Don't worry, the implementation decisions that you arrived at using the current (old) benchmarking infrastructure are still valid. I have only noticed inconsistencies when running multiple threads in the current system.
You can continue to use the current (old) library (lib6035.a) but note that it has problems with multi-threaded benchmarks.
The new library is named libderby.a and is located in /u/mgordon/6035/lib64. The new library interface is similar to the old interface. There are two calls:
start_caliper()and
end_caliper(). Wrap these around the code you would like to benchmark. The only difference from the old library is that the code will not be benchmarked without a caliper defined. As before you can place them in a callout in your decaf source code.

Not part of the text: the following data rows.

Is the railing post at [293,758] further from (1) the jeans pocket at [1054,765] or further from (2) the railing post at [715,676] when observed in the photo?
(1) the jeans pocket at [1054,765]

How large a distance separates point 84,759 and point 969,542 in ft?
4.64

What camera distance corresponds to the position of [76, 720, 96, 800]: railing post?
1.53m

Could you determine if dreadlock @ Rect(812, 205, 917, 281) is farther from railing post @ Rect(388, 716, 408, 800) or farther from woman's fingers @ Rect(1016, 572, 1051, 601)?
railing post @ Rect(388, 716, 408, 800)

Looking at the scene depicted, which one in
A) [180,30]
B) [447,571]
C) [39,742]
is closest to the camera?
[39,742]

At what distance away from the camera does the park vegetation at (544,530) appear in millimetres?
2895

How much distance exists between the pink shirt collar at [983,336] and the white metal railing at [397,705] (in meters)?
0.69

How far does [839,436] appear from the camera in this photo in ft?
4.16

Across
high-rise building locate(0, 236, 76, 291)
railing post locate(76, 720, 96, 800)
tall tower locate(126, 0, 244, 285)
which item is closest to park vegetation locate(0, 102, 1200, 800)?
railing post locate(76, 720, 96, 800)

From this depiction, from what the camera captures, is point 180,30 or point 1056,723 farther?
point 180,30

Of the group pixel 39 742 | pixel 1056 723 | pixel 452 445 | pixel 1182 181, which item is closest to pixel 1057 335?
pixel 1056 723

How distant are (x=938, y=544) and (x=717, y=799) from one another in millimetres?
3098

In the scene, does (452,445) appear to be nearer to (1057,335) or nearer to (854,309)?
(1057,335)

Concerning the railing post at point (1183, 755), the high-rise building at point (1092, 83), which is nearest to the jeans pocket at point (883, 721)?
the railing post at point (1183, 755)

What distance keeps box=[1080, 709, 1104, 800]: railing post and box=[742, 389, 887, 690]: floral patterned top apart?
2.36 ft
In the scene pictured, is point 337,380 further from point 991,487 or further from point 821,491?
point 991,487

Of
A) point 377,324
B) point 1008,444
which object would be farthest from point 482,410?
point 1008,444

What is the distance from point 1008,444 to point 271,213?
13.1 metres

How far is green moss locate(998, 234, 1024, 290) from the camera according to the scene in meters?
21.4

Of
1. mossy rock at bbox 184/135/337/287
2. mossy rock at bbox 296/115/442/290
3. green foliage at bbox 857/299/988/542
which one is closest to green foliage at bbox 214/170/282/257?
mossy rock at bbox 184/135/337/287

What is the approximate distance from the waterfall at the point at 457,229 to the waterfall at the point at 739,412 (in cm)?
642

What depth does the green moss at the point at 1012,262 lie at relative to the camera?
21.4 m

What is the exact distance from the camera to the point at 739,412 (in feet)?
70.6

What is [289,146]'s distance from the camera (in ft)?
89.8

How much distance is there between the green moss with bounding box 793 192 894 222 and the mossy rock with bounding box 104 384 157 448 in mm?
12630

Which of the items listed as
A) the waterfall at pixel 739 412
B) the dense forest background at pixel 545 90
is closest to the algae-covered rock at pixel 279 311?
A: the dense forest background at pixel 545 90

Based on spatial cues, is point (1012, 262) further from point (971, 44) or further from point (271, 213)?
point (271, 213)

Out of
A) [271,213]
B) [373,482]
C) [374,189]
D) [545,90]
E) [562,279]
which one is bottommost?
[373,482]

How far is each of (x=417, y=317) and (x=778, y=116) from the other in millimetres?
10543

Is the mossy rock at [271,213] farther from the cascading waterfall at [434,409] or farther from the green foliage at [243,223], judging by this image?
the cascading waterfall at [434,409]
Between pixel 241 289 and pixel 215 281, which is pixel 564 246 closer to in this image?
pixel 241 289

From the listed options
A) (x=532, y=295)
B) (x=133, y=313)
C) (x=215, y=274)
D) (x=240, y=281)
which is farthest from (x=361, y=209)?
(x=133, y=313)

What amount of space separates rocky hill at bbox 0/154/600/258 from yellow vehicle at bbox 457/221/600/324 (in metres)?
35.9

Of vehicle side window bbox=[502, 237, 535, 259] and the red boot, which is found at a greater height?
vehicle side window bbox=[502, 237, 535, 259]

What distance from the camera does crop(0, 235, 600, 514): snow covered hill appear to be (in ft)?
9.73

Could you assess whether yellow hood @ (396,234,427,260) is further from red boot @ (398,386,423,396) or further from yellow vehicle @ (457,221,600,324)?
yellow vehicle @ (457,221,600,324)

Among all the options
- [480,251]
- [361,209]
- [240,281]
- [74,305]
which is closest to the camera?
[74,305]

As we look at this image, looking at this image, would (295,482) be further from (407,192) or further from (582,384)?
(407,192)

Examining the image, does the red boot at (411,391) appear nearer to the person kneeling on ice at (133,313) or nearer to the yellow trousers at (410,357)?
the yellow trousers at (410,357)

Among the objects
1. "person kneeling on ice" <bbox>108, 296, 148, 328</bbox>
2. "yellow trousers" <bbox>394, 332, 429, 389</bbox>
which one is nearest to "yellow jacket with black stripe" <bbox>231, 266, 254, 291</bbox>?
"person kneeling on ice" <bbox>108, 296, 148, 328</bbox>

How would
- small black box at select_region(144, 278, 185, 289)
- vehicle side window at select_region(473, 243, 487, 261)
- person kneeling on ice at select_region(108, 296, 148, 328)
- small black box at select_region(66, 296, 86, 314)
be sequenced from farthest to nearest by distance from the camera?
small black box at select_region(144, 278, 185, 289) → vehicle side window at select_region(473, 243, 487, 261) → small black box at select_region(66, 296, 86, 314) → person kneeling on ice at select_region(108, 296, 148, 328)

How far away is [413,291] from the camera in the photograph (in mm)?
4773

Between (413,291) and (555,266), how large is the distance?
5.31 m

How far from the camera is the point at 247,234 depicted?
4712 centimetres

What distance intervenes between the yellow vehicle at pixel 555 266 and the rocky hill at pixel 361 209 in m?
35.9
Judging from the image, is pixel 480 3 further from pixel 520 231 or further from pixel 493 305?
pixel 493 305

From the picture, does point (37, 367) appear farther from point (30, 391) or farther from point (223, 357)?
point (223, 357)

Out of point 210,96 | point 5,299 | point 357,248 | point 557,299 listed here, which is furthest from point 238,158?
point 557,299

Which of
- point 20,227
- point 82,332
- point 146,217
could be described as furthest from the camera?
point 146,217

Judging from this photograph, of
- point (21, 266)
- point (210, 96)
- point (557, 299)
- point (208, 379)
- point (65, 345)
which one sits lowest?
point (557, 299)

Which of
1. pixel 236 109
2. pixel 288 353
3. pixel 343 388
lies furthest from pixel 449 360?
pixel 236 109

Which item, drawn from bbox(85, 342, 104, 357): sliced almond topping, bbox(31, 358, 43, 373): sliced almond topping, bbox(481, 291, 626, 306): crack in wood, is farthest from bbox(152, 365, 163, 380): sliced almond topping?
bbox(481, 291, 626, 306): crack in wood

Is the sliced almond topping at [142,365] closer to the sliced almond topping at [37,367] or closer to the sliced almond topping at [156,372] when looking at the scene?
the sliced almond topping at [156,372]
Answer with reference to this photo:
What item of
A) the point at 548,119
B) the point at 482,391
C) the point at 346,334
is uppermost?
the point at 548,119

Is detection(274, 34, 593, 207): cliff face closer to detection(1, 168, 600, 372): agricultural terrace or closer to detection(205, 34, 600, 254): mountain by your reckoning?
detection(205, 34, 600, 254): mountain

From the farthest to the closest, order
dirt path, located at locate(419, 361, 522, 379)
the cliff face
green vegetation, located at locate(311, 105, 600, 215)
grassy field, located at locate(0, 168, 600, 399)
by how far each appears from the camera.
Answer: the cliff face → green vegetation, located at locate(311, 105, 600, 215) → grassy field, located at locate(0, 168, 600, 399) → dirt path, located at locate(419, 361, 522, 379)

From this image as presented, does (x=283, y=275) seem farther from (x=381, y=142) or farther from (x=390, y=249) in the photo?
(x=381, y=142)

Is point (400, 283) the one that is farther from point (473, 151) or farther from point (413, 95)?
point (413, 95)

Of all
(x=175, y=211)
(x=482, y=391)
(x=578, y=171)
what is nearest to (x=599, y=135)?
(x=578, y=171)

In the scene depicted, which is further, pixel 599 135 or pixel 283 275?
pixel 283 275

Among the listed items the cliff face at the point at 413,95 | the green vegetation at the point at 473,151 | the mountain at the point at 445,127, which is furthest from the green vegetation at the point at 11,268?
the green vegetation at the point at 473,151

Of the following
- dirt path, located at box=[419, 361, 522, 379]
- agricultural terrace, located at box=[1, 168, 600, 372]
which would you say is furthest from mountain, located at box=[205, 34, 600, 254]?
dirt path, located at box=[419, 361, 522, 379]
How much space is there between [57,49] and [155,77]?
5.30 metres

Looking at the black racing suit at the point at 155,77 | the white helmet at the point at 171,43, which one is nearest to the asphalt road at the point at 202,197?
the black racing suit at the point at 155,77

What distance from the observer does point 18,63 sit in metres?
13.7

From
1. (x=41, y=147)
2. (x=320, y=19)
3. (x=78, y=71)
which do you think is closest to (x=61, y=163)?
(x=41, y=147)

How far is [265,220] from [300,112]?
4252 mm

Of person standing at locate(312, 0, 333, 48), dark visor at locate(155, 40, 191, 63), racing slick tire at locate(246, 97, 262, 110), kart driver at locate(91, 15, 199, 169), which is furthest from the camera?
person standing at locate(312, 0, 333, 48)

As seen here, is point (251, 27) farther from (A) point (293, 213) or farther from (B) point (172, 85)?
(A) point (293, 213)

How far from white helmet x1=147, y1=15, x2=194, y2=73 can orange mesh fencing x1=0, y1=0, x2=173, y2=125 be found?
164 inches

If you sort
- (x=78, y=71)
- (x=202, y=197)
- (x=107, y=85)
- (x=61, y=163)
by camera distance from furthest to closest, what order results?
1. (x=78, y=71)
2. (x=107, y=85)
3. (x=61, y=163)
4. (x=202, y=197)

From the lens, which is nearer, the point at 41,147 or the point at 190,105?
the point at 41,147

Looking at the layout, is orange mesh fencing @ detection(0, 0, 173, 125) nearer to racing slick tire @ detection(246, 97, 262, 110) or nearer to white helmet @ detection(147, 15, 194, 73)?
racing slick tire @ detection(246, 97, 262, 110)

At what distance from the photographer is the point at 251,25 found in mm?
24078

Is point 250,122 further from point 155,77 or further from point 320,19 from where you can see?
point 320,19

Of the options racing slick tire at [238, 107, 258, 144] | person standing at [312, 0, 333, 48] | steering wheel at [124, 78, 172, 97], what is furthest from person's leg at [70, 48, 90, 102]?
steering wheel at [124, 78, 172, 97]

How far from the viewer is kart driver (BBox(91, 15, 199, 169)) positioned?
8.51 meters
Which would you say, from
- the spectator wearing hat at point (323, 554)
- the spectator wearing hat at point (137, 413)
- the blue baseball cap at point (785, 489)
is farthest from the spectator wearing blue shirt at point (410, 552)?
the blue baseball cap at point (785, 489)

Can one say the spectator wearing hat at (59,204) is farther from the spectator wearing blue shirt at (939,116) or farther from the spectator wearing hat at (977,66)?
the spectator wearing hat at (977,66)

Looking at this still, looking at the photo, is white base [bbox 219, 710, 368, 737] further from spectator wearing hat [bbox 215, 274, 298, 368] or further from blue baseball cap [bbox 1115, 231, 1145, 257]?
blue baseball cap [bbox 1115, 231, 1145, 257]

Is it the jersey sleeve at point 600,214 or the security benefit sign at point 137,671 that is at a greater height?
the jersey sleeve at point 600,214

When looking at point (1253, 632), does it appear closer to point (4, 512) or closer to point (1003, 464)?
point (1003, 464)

Using the new library, the assemble command is simpler, for example:
gcc4 emboss.s -pthread -lderby -L/u/mgordon/6035/lib64 -o emboss
No need for that papi library from before. When you execute your code (assuming that you have added a call to start_caliper() and end_caliper()), a brief message will print out, for example:
$ emboss
Timer: 276864 usecs
$
This tells you how many usecs (microseconds) it took for the code wrapped in the timer to execute. We will use this library during the derby to determine the ranking. The calls to start_caliper and end_caliper will be in the derby program when it is distributed on Monday.
Sorry about this change so late in the game, but it should not be too much of a hassle to switch to the new library if your are harnessing data parallelism. I just want to make sure that the derby results are as accurate as possible.